11. Eu égard à ses motifs, le présent jugement implique nécessairement que des visas de long séjour soient délivrés à Dondi Tshanda Tshimanga, à Agnès Kambala Tshimanga, à Eldredge Mbiya Manda, à Eljhinis Nyashi Mbiya ainsi qu'à Emmanuel Tshala Mbiya. Par suite, il y a lieu d'enjoindre au ministre de l'intérieur et des outre-mer de faire délivrer aux intéressés les visas sollicités, dans un délai de deux mois à compter de sa notification. Il n'y a pas lieu, dans les circonstances de l'espèce, d'assortir cette injonction d'une astreinte.

Sur les frais d'instance :

12. M. G a obtenu le bénéfice de l'aide juridictionnelle totale. Ainsi, son avocate peut se prévaloir des dispositions de l'article 37 de la loi du 10 juillet 1991. Il y a lieu, dans les circonstances de l'espèce, de mettre à la charge de l'Etat la somme de 1 200 euros à verser à Me Vérité, sous réserve que celle-ci renonce au versement de la part contributive de l'Etat.

D E C I D E :

Article 1er : La décision implicite de la commission de recours contre les décisions de refus de visa d'entrée en France née le 16 juillet 2023 est annulée.

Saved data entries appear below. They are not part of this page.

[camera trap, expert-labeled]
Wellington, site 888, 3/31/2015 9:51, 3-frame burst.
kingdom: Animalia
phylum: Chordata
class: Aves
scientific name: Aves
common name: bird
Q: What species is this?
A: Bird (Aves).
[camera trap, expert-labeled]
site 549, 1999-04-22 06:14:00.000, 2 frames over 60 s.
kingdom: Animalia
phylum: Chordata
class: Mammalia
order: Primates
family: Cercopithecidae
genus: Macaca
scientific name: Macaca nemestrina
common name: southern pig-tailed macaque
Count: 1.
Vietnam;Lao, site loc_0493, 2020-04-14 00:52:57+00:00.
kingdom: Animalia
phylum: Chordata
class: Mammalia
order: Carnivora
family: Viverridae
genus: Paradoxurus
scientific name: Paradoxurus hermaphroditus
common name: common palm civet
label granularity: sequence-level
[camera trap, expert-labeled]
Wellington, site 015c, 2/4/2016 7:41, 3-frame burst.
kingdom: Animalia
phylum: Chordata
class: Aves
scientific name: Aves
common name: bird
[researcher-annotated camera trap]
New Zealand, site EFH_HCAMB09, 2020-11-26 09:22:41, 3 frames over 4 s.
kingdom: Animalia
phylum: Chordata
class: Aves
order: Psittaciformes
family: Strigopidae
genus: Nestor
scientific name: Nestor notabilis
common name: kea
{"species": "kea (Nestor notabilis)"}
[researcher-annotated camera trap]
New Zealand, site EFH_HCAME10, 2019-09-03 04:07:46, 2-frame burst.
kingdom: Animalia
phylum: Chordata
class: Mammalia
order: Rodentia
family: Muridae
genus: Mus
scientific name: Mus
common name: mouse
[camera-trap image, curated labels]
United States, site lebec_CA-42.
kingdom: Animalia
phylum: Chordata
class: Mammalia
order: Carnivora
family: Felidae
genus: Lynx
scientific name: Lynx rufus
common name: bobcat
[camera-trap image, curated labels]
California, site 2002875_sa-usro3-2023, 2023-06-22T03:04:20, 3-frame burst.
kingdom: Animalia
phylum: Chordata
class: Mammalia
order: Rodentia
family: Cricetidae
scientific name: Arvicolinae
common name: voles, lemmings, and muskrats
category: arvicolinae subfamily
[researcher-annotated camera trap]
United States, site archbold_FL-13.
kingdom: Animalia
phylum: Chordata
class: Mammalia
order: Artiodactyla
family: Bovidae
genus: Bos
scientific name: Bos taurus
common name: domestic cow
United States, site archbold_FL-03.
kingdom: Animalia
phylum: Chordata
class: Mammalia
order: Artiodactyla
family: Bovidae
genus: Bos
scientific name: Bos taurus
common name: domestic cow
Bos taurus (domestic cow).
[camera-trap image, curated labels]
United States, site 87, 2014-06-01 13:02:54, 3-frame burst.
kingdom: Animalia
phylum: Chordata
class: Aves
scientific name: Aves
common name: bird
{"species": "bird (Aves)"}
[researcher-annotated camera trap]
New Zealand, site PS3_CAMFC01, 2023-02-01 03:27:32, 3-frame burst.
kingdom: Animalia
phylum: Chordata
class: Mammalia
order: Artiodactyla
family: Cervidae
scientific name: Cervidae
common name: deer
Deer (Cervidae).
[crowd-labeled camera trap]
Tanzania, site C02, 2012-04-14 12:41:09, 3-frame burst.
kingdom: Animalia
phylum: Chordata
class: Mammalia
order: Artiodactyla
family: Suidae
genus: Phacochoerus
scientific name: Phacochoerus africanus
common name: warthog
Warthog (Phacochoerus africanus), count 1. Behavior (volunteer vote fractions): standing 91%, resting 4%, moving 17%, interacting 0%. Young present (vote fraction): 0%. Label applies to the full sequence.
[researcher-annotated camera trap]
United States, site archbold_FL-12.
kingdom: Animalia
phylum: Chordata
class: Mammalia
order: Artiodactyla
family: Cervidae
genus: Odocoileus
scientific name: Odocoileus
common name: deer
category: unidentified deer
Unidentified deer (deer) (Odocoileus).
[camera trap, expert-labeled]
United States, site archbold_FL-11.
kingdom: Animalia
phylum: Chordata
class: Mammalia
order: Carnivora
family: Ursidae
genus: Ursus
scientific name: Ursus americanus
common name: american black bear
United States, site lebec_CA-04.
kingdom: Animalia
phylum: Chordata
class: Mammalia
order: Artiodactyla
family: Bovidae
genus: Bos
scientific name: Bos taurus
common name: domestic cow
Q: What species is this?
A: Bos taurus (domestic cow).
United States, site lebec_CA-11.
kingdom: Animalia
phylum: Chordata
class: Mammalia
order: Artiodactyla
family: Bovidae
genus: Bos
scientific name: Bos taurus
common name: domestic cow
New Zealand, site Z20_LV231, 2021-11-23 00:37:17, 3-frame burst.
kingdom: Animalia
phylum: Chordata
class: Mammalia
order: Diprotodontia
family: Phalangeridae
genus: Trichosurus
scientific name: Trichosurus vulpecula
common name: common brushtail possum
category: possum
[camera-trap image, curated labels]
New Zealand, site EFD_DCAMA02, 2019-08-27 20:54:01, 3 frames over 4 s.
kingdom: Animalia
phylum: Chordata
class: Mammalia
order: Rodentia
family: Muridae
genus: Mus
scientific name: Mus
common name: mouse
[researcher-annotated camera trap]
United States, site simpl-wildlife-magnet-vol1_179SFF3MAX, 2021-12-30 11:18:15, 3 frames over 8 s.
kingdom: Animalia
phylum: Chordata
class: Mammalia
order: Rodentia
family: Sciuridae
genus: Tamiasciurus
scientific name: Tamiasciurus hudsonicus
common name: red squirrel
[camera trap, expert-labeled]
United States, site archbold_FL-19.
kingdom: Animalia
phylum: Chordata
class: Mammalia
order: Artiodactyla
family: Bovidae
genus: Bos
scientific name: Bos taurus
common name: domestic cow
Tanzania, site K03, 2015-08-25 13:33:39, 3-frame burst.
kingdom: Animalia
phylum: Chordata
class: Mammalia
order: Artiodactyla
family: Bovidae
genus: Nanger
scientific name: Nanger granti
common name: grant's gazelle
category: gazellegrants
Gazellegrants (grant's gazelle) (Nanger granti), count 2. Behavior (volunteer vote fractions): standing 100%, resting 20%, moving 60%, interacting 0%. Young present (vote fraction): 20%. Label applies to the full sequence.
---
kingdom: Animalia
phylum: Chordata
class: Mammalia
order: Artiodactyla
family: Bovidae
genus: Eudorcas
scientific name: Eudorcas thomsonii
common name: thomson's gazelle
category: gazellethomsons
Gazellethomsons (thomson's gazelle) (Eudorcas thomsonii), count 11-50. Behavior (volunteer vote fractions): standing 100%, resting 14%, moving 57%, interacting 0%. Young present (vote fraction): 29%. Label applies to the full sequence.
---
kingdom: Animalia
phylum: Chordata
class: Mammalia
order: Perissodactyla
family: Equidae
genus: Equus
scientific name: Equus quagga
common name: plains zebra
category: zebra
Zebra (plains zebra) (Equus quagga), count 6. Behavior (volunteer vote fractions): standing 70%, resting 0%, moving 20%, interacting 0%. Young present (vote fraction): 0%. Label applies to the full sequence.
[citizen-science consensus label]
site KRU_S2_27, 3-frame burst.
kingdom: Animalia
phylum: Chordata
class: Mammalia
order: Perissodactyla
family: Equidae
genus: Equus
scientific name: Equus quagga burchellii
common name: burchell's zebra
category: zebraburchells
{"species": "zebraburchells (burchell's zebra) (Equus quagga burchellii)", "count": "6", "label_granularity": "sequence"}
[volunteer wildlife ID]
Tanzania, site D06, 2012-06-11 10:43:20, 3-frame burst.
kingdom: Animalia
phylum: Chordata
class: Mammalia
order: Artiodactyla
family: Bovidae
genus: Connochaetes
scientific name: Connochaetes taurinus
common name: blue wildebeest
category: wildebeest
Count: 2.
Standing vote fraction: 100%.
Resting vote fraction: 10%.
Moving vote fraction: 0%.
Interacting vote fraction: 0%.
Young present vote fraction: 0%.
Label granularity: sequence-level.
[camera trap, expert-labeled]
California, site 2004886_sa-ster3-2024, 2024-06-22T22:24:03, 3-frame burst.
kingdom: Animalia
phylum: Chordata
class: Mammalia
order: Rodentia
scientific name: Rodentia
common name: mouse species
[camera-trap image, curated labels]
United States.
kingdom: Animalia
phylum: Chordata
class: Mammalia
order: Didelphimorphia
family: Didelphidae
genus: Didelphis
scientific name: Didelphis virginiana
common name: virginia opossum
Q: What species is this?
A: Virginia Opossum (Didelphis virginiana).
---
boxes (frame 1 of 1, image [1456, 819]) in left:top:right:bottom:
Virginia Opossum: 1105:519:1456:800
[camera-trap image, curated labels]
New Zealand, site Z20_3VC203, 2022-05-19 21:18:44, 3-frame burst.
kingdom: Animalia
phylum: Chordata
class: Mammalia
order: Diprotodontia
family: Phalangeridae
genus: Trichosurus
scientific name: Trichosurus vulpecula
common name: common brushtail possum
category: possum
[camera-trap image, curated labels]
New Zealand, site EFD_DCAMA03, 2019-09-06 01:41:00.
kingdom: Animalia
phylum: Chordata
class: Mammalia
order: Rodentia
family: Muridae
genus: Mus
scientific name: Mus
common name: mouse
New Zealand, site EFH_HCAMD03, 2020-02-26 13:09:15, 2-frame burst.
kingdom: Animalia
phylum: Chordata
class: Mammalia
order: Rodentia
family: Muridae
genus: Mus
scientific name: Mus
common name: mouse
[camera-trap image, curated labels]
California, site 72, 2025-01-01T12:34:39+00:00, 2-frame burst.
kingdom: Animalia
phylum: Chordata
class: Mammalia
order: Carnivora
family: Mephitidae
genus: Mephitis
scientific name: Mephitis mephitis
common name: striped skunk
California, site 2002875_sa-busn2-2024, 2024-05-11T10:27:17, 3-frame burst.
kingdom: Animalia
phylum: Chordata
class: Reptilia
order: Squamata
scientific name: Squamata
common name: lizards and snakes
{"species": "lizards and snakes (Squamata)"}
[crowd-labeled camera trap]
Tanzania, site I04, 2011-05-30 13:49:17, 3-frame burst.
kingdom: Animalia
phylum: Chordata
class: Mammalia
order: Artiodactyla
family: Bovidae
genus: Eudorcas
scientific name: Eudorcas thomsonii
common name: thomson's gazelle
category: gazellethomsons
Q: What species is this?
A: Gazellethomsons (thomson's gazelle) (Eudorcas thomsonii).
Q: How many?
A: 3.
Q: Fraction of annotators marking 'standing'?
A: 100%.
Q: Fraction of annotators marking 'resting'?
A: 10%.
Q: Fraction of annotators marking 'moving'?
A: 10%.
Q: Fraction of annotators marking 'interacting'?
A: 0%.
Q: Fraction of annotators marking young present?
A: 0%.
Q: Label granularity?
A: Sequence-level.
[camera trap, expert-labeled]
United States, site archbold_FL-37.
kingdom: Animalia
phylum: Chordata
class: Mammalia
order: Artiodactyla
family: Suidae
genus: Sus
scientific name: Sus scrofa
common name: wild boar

Article 2 : Il est enjoint au ministre de l'intérieur et des outre-mer de faire délivrer à Dondi Tshanda Tshimanga, à Agnès Kambala Tshimanga, à Eldredge Mbiya Manda, à Eljhinis Nyashi Mbiya et à Emmanuel Tshala Mbiya les visas de long séjour sollicités dans un délai de deux mois à compter de la notification du présent jugement.

Article 3 : L'Etat versera à Me Vérité la somme de 1 200 (mille deux cents) euros au titre des dispositions combinées de l'article L. 761-1 du code de justice administrative et de l'article 37 de la loi du 10 juillet 1991, sous réserve que celle-ci renonce à percevoir la part contributive de l'Etat au titre de l'aide juridictionnelle.

Article 4 : Le surplus des conclusions de la requête est rejeté.

Article 5 : Le présent jugement sera notifié à M. B G, à Mme A F, au ministre de l'intérieur et des outre-mer et à Me Vérité.

Délibéré après l'audience du 8 juillet 2024, à laquelle siégeaient :

Mme Le Barbier, présidente,

M. Tavernier, conseiller,

M. Templier, conseiller.

Rendu public par mise à disposition au greffe le 29 août 2024.

Le rapporteur,

P. TEMPLIER

La présidente,

M. LE BARBIER

La greffière,

S. JEGO

La E mande et ordonne au ministre de l'intérieur et des outre-mer en ce qui le concerne ou à tous commissaires de justice à ce requis en ce qui concerne les voies de droit commun contre les parties privées, de pourvoir à l'exécution de la présente décision.